Monday, May 31, 2010

Memorial Day, 2010

A large part of why I do the site is Veterans; I've come across so many documents that bring up actions and sacrifice unknown to me and perhaps the population at large that it seems a shame to not share them. To the ones who gave their lives defending the United States of America; we are eternally humbled by your actions, great or small. To those that survived, wounded in flesh or spirit, I offer thanks and the hopes that you feel gratitude from others not just on this day, but every day.

Thursday, May 27, 2010

What a Battleship can do for your web traffic

I use Google Analytics to watch what the site is doing traffic wise. I usually pull in between 75-100 visitors a day, not enough that the site makes any money, but enough that I know that people are finding interesting things to read.

Occasionally there's a spike of 40-50 hits that I can trace down to a forum stumbling across an article and discussing it, but last week I had the biggest spike I've yet seen:

Two days prior I had posted this memo regarding BB-59 Massachusetts' experience in a storm that suggested her to be not suited to rough weather, at least not early in her career. I usually toss a quick notice on Twitter and save the rest for notices on my monthly updates, but I decided for fun to post it on ModelWarships' and SteelNavy's forums to maybe start some discussions. Two days later is the spike, which coincides with when a thread started on the NavWeaps board.

Nothing ground shaking, just interesting. Truly if you want a spike in traffic you need to get noticed on a social media site or message board.
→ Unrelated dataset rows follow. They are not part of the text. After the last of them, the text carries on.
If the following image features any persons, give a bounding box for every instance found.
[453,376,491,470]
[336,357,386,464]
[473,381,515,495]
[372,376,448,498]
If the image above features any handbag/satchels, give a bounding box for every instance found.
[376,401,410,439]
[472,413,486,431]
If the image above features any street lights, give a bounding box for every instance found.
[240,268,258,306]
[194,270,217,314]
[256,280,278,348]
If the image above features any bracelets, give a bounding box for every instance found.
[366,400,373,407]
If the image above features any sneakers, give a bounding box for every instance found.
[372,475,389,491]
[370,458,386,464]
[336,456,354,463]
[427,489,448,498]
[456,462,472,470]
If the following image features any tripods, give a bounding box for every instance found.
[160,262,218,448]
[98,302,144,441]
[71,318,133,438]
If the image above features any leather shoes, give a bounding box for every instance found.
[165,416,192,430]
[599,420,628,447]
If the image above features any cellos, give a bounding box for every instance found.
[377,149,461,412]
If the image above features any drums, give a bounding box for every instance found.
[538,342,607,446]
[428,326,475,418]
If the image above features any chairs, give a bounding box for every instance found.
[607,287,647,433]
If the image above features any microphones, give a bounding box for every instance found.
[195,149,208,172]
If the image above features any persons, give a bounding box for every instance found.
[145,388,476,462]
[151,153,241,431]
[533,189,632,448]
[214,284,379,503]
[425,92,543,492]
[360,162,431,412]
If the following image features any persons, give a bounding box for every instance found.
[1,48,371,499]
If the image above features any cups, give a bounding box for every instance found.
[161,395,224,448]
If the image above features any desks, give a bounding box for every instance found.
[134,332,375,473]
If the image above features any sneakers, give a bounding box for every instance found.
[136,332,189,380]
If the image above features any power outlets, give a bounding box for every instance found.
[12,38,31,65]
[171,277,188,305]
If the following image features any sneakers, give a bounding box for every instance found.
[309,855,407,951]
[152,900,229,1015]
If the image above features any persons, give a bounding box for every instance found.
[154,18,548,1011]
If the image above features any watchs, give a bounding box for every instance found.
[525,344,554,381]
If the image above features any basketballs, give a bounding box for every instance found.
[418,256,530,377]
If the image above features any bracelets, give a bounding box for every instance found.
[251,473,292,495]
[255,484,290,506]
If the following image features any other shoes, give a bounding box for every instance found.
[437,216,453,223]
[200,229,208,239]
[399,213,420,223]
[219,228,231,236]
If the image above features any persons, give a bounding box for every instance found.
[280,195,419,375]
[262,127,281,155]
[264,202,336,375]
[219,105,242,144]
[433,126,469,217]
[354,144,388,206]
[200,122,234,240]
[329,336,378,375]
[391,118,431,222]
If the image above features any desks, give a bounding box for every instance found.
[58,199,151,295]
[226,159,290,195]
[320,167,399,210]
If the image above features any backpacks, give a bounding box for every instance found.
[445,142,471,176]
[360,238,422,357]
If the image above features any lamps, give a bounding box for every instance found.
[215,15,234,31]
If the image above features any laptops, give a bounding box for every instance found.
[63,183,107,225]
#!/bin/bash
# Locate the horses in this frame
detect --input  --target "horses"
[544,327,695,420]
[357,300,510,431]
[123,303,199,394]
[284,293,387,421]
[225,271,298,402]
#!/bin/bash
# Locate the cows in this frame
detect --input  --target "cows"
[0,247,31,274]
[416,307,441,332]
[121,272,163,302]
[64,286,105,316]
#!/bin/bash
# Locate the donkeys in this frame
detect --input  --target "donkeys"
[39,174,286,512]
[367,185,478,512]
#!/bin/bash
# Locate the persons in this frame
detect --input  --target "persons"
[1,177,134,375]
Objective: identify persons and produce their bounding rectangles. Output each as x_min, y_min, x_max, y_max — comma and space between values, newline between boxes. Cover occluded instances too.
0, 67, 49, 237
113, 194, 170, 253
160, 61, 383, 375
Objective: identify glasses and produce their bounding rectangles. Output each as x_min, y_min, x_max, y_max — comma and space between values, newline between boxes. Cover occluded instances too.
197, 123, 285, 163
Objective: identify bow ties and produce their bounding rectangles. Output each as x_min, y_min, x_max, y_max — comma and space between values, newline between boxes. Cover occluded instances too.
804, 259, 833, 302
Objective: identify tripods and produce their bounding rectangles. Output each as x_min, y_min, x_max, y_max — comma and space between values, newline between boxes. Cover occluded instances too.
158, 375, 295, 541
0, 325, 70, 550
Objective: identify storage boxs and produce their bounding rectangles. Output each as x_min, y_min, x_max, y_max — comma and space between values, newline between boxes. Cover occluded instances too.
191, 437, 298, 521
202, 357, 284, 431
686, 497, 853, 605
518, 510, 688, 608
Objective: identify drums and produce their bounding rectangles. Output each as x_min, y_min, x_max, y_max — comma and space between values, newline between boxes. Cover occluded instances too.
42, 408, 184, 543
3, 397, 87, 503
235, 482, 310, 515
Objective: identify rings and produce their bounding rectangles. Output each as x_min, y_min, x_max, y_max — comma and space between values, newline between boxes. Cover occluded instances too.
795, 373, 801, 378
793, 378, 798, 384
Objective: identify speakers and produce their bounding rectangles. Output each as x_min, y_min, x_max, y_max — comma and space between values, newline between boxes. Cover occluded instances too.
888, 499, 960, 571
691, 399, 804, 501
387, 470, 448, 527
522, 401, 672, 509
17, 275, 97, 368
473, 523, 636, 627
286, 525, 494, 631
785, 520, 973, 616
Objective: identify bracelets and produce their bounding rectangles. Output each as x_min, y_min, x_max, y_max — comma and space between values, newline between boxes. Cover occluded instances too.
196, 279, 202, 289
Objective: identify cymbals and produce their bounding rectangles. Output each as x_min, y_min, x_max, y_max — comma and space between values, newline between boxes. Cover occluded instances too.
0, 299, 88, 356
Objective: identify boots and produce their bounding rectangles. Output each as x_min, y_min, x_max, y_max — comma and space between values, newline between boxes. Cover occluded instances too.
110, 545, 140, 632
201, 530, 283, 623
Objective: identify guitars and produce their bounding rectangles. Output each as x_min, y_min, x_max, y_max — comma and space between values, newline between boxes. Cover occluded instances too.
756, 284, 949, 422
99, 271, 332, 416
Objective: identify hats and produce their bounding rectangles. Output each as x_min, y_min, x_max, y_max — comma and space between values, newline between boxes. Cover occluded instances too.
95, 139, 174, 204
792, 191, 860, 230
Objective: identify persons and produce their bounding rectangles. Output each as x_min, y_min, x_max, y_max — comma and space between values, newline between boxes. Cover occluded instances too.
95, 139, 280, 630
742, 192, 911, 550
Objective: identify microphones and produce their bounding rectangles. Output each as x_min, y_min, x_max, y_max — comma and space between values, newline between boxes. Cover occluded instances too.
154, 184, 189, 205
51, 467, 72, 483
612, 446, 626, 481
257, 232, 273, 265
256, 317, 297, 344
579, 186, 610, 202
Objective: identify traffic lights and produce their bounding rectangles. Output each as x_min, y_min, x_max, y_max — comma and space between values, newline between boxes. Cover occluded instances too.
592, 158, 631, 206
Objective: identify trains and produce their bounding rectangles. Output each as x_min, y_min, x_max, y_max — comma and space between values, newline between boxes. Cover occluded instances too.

Technique - Photoshop Levels

One of the techniques I use heavily is the photoshop "levels" command. Even if a document that is scanned in is on white paper, there will be background noise that shows up. Levels allows one to take much of that out. This came up when I was talking with a friend and commented that I wished the Historic Naval Ship Association would do it on some of their documents. While it can add a few seconds to each document, I do believe the results are worth it, if you're aiming for a document that prints well or is to be reproduced in a book or magazine.

The below images show the technique I came up with farting around on my own; I don't profess to be a master, and I'm using a ten year-old version of Adobe Photoshop, so your screen may look a little different if you're trying this for the first time on a newer version, but the principles are the same.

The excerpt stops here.